___ Extracted information ___
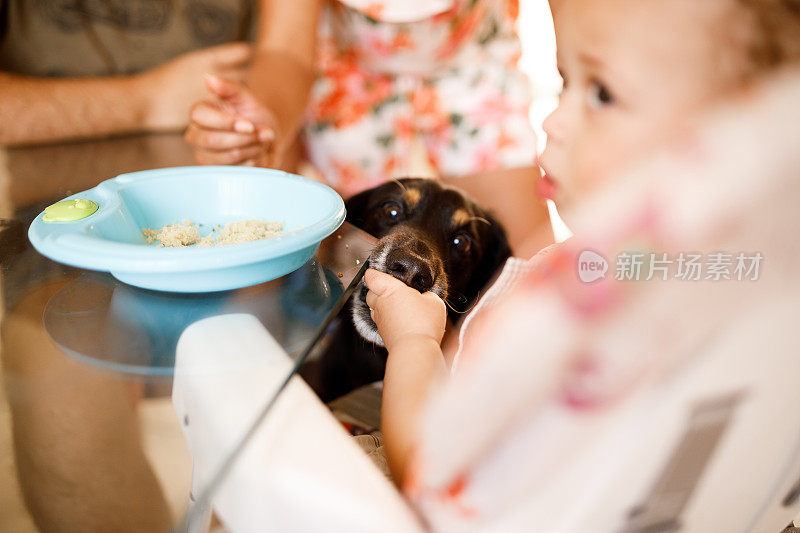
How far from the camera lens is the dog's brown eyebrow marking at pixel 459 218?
3.94 ft

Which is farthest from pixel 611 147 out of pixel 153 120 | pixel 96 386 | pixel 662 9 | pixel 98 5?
pixel 98 5

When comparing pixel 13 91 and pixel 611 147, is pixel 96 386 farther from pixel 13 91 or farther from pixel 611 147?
pixel 13 91

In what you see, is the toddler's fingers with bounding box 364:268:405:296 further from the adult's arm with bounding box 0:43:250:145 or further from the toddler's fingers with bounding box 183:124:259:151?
the adult's arm with bounding box 0:43:250:145

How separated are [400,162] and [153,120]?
67 cm

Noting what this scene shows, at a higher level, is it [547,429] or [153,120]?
[547,429]

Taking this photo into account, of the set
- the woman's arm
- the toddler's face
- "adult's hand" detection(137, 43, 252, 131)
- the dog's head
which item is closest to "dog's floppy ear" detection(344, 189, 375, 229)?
the dog's head

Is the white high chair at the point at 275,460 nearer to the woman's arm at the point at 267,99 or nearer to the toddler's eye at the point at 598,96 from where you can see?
the toddler's eye at the point at 598,96

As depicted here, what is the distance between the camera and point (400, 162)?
1644 millimetres

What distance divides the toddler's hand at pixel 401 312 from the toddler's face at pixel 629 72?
228 millimetres

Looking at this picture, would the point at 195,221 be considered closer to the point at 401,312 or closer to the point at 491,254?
the point at 401,312

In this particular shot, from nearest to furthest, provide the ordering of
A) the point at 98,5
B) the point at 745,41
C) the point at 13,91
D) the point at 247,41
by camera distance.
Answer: the point at 745,41, the point at 13,91, the point at 98,5, the point at 247,41

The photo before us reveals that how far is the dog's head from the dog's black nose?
9 centimetres

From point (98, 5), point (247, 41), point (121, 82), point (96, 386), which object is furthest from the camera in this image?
point (247, 41)

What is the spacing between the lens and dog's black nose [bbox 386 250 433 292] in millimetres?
860
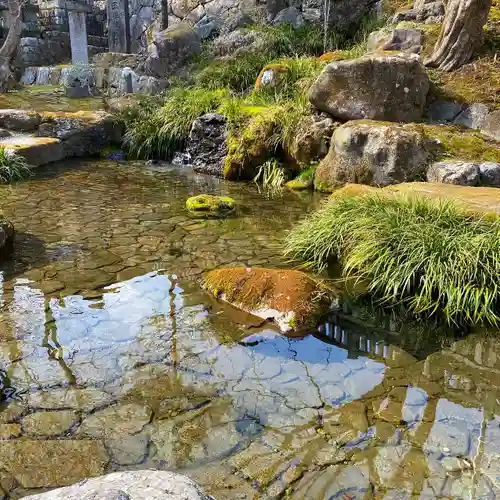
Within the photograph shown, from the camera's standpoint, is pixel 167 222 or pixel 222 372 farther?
pixel 167 222

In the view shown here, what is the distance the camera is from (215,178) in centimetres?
972

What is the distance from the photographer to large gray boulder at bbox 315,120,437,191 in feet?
23.9

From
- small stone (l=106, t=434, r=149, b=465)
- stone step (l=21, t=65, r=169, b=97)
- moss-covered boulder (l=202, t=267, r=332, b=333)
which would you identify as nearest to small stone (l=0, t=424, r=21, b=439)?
small stone (l=106, t=434, r=149, b=465)

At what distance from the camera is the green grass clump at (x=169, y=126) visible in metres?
11.0

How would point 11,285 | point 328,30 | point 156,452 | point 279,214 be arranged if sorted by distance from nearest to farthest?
point 156,452 → point 11,285 → point 279,214 → point 328,30

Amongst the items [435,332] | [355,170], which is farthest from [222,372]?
[355,170]

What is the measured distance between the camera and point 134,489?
5.18 feet

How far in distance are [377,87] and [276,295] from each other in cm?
529

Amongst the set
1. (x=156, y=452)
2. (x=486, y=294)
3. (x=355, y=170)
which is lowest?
(x=156, y=452)

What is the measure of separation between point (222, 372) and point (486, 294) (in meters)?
2.20

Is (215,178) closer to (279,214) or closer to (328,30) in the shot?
(279,214)

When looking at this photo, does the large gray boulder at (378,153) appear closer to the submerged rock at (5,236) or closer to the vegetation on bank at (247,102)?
the vegetation on bank at (247,102)

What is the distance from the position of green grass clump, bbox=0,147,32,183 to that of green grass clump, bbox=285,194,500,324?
18.8ft

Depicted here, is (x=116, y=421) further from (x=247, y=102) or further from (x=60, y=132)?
___
## Directive
Nothing but the lines from the one with "Amongst the items" through the end of the data above should be repeated, each exactly as it stands.

## Answer for the task
Amongst the items [435,332] | [355,170], which is farthest from [222,372]?
[355,170]

What is the measured distance between the camera and point 134,489?
5.18 feet

How far in distance are [377,87] and [276,295] from each other in cm?
529

Amongst the set
1. (x=156, y=452)
2. (x=486, y=294)
3. (x=355, y=170)
which is lowest?
(x=156, y=452)

What is the measure of separation between point (222, 372) and point (486, 294) (in meters)?
2.20

Is (215,178) closer to (279,214) or closer to (328,30) in the shot?
(279,214)

When looking at this photo, does the large gray boulder at (378,153) appear closer to the submerged rock at (5,236) or closer to the vegetation on bank at (247,102)?
the vegetation on bank at (247,102)

What is the distance from the position of green grass clump, bbox=0,147,32,183 to that of green grass clump, bbox=285,194,500,324?
18.8ft

Depicted here, is (x=116, y=421) further from (x=247, y=102) or further from (x=60, y=132)?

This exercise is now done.